YOUR TASK:
Retype, word for word, only the lines from the one with "class: Mammalia" through the last line of the data below.

SUPPLIED MATERIAL:
[Start of section]
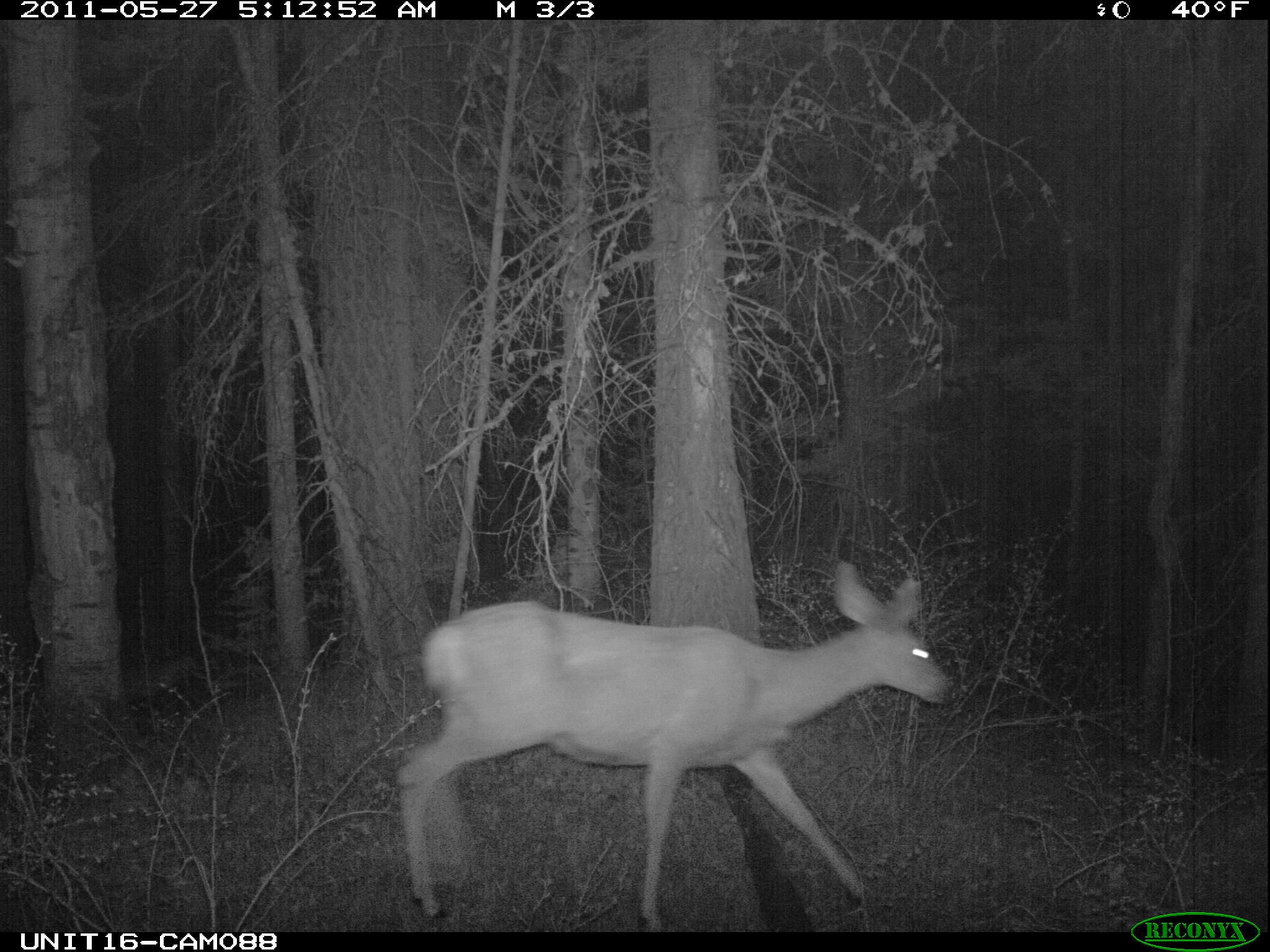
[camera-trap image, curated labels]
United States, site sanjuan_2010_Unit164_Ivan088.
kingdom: Animalia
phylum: Chordata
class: Mammalia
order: Artiodactyla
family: Cervidae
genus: Odocoileus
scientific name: Odocoileus hemionus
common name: mule deer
Odocoileus hemionus (mule deer).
[End of section]
EXPECTED OUTPUT:
class: Mammalia
order: Artiodactyla
family: Cervidae
genus: Odocoileus
scientific name: Odocoileus hemionus
common name: mule deer
Odocoileus hemionus (mule deer).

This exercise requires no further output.